Next word prediction

8/29/2020

Reproducible pitch

This presentation is for Data Science Capstone Course Project. We will cover the features of the application, a description of the algorithm and instructions of the user interface.

Github repo please see: https://github.com/YihaoYang/DataScienceCapstone.
Shiny Application please see: https://yihaoy.shinyapps.io/next_word_prediction/.

Shiny App User Interface

The next word prediction app is located at https://yihaoy.shinyapps.io/next_word_prediction/. The webpage consists of two tabs. The main tab is named as App, where you can enter some texts and the app will try to predict your next word. The second tab About leads to the source code and this presentation.

Please give it a try!

Algorithm for next word prediction – N-grams generation

Text data were sampled (10%) from a large corpus of blogs, news and twitter posts provided by Coursera-Swiftkey. After cleaning the sampled data, the N-grams were extracted using the quanteda package. Moreover, sorted token-frequency data frames were built and saved for the use in prediciton part.

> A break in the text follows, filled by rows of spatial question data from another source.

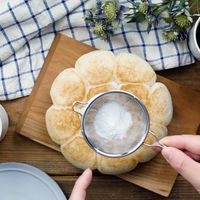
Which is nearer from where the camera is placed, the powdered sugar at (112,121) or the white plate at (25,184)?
the powdered sugar at (112,121)

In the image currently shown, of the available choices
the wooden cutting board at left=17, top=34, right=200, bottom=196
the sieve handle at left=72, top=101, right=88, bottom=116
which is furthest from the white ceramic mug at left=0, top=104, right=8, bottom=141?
the sieve handle at left=72, top=101, right=88, bottom=116

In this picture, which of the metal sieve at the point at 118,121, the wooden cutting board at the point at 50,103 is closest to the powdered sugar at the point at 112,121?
the metal sieve at the point at 118,121

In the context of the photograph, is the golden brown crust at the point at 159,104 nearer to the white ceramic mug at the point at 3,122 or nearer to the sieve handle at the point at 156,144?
the sieve handle at the point at 156,144

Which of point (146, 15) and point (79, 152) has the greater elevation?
point (146, 15)

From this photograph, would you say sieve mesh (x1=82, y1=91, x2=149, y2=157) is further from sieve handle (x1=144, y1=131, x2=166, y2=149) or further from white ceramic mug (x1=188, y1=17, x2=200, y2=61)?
white ceramic mug (x1=188, y1=17, x2=200, y2=61)

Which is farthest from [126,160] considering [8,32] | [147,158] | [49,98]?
[8,32]

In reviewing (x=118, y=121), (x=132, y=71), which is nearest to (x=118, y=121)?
(x=118, y=121)

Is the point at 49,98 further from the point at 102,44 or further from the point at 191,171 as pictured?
the point at 191,171

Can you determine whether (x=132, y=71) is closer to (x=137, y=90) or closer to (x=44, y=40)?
(x=137, y=90)
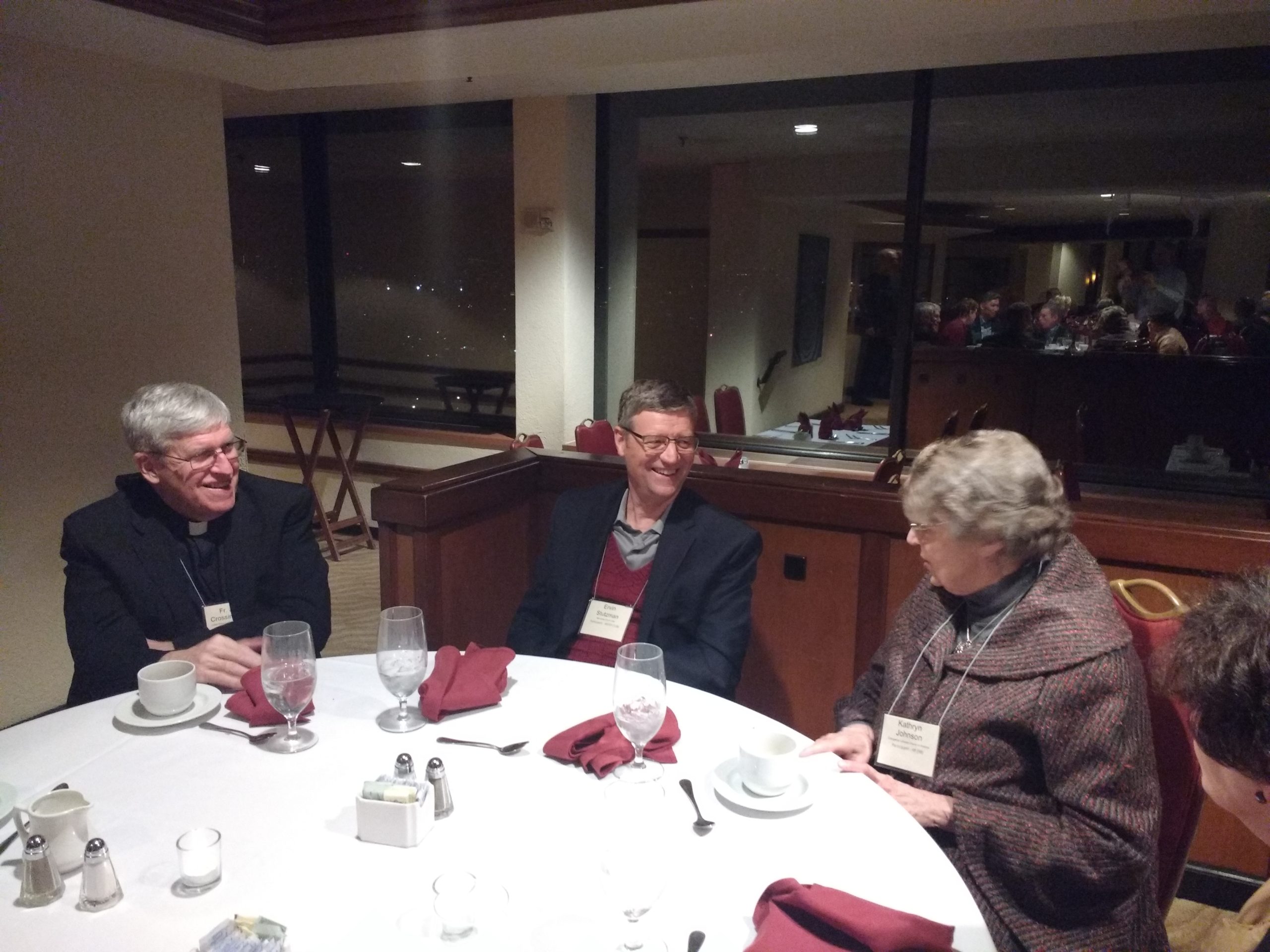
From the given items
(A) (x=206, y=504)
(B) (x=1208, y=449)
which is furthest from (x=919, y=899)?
(B) (x=1208, y=449)

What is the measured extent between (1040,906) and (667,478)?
1135 mm

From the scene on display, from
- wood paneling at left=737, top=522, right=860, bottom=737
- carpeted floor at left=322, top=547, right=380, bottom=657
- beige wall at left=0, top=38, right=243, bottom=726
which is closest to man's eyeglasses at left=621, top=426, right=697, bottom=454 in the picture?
wood paneling at left=737, top=522, right=860, bottom=737

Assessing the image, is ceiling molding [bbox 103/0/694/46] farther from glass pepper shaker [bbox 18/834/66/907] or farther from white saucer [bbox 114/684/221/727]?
glass pepper shaker [bbox 18/834/66/907]

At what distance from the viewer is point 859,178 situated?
16.0ft

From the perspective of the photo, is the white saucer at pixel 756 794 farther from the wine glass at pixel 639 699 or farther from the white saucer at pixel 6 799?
the white saucer at pixel 6 799

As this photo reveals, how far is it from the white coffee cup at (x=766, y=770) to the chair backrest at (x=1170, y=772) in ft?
2.07

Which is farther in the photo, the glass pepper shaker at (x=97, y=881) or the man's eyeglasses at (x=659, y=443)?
the man's eyeglasses at (x=659, y=443)

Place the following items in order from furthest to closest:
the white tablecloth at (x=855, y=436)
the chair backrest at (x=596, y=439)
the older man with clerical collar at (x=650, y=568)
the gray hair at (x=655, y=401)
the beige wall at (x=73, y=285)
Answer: the white tablecloth at (x=855, y=436), the chair backrest at (x=596, y=439), the beige wall at (x=73, y=285), the gray hair at (x=655, y=401), the older man with clerical collar at (x=650, y=568)

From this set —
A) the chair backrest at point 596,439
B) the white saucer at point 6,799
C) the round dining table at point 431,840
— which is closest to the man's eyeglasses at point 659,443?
the round dining table at point 431,840

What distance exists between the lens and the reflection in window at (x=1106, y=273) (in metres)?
4.03

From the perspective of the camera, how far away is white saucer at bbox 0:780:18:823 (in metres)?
1.14

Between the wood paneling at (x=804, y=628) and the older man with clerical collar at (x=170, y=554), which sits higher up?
the older man with clerical collar at (x=170, y=554)

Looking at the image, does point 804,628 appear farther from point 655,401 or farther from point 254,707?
point 254,707

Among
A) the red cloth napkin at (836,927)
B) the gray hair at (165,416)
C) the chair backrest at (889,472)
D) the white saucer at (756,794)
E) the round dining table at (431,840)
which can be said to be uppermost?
the gray hair at (165,416)
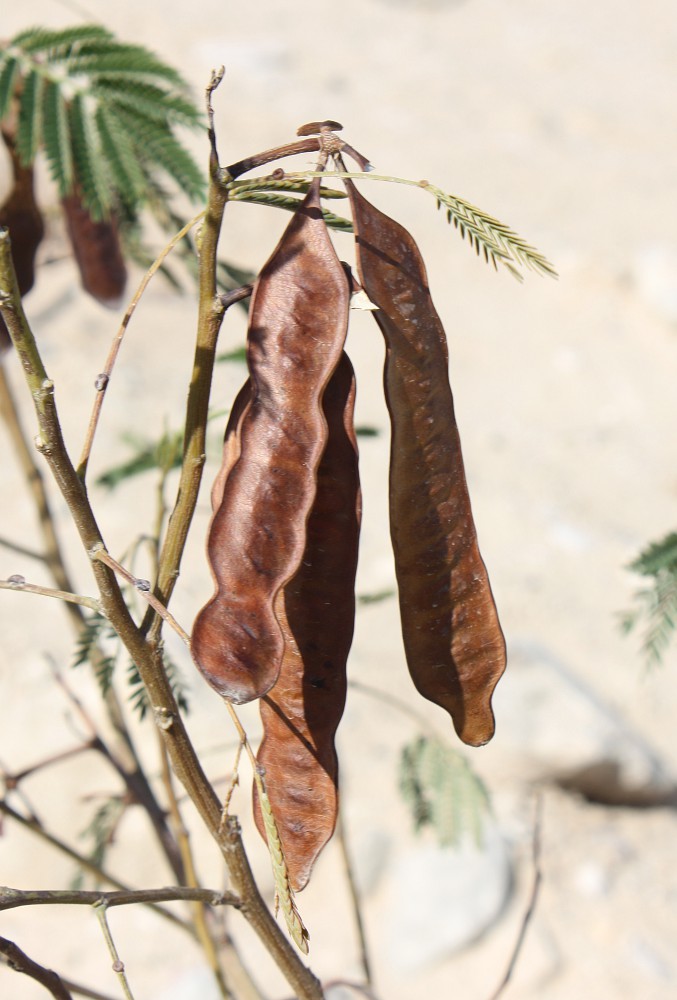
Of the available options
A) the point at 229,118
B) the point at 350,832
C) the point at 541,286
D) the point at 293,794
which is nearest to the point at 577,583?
the point at 350,832

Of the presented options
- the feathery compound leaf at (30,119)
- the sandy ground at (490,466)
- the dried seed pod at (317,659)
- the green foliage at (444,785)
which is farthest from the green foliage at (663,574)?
the feathery compound leaf at (30,119)

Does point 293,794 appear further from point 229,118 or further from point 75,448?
point 229,118

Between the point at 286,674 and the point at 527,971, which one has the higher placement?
the point at 286,674

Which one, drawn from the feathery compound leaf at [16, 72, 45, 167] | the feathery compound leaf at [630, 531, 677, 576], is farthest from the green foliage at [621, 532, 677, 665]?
the feathery compound leaf at [16, 72, 45, 167]

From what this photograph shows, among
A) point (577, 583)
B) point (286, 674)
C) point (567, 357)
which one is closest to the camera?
point (286, 674)

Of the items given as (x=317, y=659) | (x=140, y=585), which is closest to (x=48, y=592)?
(x=140, y=585)

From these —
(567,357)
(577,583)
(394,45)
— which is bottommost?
(577,583)

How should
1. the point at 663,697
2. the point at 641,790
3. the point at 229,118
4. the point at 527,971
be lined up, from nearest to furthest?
the point at 527,971 < the point at 641,790 < the point at 663,697 < the point at 229,118

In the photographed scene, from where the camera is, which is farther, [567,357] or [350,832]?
[567,357]
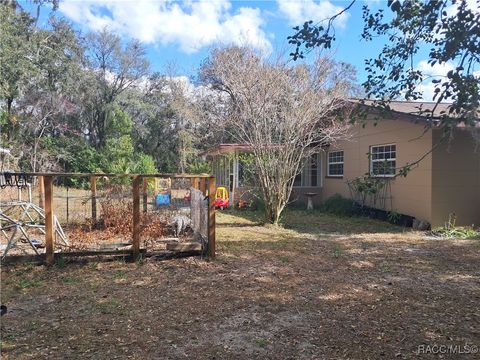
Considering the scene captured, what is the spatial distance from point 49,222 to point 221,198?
891cm

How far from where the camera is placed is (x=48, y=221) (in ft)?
18.4

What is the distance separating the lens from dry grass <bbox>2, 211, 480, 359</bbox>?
134 inches

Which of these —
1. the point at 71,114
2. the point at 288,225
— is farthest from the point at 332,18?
the point at 71,114

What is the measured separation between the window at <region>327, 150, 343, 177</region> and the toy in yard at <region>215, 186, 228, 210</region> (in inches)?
158

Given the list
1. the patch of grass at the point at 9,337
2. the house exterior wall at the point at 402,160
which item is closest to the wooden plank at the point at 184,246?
the patch of grass at the point at 9,337

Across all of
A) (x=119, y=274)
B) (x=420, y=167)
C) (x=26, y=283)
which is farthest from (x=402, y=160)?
(x=26, y=283)

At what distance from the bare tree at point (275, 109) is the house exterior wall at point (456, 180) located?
8.43 ft

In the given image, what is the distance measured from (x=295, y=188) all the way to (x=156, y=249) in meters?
9.45

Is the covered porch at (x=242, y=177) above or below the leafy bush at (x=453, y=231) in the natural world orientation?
above

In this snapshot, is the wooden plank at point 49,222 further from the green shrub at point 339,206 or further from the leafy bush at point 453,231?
the green shrub at point 339,206

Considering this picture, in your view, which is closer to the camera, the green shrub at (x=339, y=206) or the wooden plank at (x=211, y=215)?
the wooden plank at (x=211, y=215)

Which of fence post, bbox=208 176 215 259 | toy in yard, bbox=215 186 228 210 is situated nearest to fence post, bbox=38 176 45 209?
fence post, bbox=208 176 215 259

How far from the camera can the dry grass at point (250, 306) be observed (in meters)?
3.40

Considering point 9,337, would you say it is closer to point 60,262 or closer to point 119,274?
point 119,274
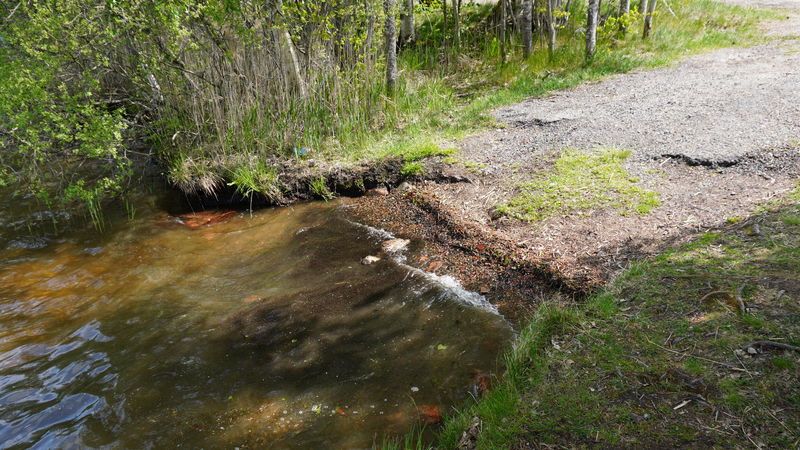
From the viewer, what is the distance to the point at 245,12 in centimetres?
653

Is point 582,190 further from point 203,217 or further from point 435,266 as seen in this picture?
point 203,217

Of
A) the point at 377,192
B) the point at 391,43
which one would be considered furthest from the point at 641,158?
the point at 391,43

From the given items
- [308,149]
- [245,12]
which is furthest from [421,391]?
[245,12]

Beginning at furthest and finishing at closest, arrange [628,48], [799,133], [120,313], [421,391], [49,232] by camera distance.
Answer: [628,48] → [49,232] → [799,133] → [120,313] → [421,391]

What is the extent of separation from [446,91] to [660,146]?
12.9 feet

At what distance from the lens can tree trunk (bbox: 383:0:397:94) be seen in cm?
718

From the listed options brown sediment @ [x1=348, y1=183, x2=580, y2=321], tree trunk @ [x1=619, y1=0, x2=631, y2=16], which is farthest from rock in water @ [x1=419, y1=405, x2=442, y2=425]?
tree trunk @ [x1=619, y1=0, x2=631, y2=16]

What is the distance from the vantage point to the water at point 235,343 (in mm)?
3051

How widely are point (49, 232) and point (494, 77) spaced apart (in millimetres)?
7613

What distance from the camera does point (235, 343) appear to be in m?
3.80

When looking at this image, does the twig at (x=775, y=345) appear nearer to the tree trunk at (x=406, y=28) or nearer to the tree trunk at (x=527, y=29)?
the tree trunk at (x=527, y=29)

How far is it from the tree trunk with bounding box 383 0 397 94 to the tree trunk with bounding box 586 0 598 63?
11.5 ft

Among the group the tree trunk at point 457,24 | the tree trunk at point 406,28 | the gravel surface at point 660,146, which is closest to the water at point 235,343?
the gravel surface at point 660,146

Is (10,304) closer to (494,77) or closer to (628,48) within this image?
(494,77)
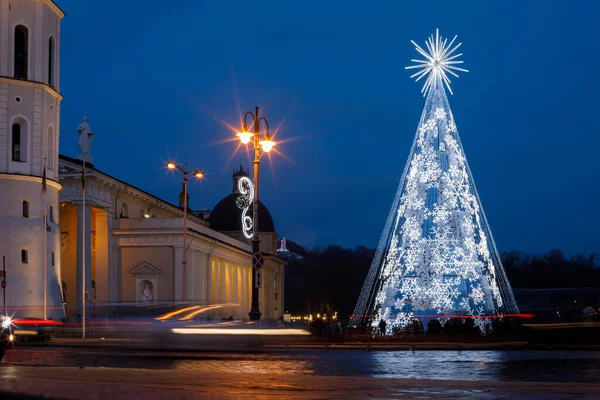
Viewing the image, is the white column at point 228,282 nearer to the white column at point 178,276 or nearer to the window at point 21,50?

Please see MilestoneReport in the github repo for details of sampling.
Please see predNext.R in the github repo for details of N-grams generation. Unigram, bigram, trigram, quadgram and pengram were built for the application.

Algorithm for next word prediction – Prediction strategy

The server first reads in the N-grams built from predNext.R. As text is entered by the user, the app splits the text input into ordered words, feed into the longest n-gram possible to find a match. If a match is not detected, the app switches to a shorter n-gram token-frequency data frame for matching until unigram.

Please see server.R in shinyApp folder in the github repo for more details.

Thank you!